▸ **原文**:
其中: NoOpConsumerRebalanceListener 源码如下:(方法是空实现)

package org.apache.kafka.clients.consumer.internals;

import org.apache.kafka.clients.consumer.ConsumerRebalanceListener;
import org.apache.kafka.common.TopicPartition;

import java.util.Collection;

public class NoOpConsumerRebalanceListener implements ConsumerRebalanceListener {

    @Override
    public void onPartitionsAssigned(Collection<TopicPartition> partitions) {}

    @Override
    public void onPartitionsRevoked(Collection<TopicPartition> partitions) {}

}

示例:

//订阅主题,参数是集合
consumer.subscribe(Collections.singletonList(topic));
//订阅主题,参数是郑泽表达式
consumer.subscribe(Pattern.compile("topic-.*"));

2. 订阅主题的特定分区

方法(public void assign(Collection<TopicPartition> partitions) )如下:

/**
 * 1.手动为该consumer分配一个patitions集合,该接口不允许增加分配,而是替代之前的分配(如果有的话)
 * 2.如果给定的参数集合为空,相当于取消订阅 unsubscribe()
 * 3. 通过该方法手动分配的主题不会使用consumer的group 管理功能。这样,当group成员或者集群和主题改变的时候,就没有rebalance操作触发
 * 
 * 注意: assign(Collection) 和 group assignment with {@link #subscribe(Collection, ConsumerRebalanceListener) 不可能同时使用。
 * <p>
 * If auto-commit is enabled, an async commit (based on the old assignment) will be triggered before the new
 * assignment replaces the old one.
 *
 * @param partitions The list of partitions to assign this consumer
 * @throws IllegalArgumentException 如果 partitions 为null 
 * @throws IllegalStateException 先调用了subscribe(),而没有紧接着调用unsubscribe()

▸ **原始材料**:
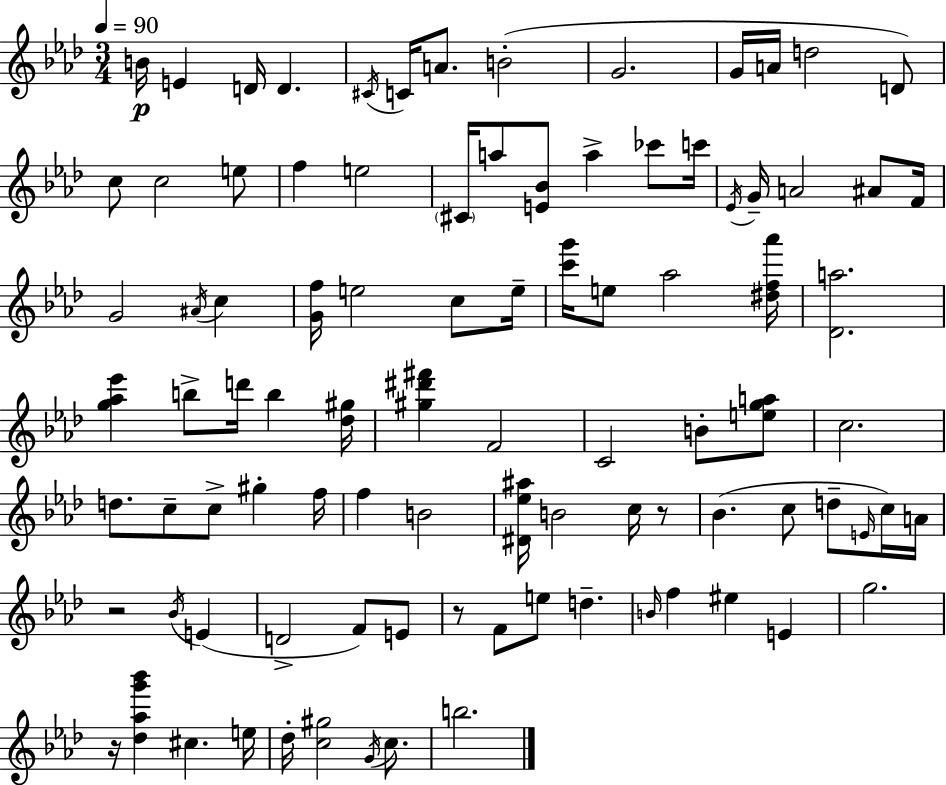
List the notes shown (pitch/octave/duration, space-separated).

B4/s E4/q D4/s D4/q. C#4/s C4/s A4/e. B4/h G4/h. G4/s A4/s D5/h D4/e C5/e C5/h E5/e F5/q E5/h C#4/s A5/e [E4,Bb4]/e A5/q CES6/e C6/s Eb4/s G4/s A4/h A#4/e F4/s G4/h A#4/s C5/q [G4,F5]/s E5/h C5/e E5/s [C6,G6]/s E5/e Ab5/h [D#5,F5,Ab6]/s [Db4,A5]/h. [G5,Ab5,Eb6]/q B5/e D6/s B5/q [Db5,G#5]/s [G#5,D#6,F#6]/q F4/h C4/h B4/e [E5,G5,A5]/e C5/h. D5/e. C5/e C5/e G#5/q F5/s F5/q B4/h [D#4,Eb5,A#5]/s B4/h C5/s R/e Bb4/q. C5/e D5/e E4/s C5/s A4/s R/h Bb4/s E4/q D4/h F4/e E4/e R/e F4/e E5/e D5/q. B4/s F5/q EIS5/q E4/q G5/h. R/s [Db5,Ab5,G6,Bb6]/q C#5/q. E5/s Db5/s [C5,G#5]/h G4/s C5/e. B5/h.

▸ **任务说明**:
1/ 根据 Kafka 消费者订阅说明,如果传给 assign 方法的分区集合为空,效果等同于什么操作?
2/ 请接着 Kafka 消费者订阅说明的末尾续写下去。

▸ **各题答案**:
1/ 相当于取消订阅,即调用 unsubscribe()。

2/
 */
@Override
public void assign(Collection<TopicPartition> partitions) {
    acquireAndEnsureOpen();//获取锁,确保客户端打开
    try {
        if (partitions == null) {//如果集合为空
            throw new IllegalArgumentException("Topic partition collection to assign to cannot be null");
        } else if (partitions.isEmpty()) {
            this.unsubscribe();//取消订阅
        } else {
            Set<String> topics = new HashSet<>();//这里不保证有序
            for (TopicPartition tp : partitions) {
                String topic = (tp != null) ? tp.topic() : null;
                if (topic == null || topic.trim().isEmpty())
                    //如果topic有null,或者“”,或者"   "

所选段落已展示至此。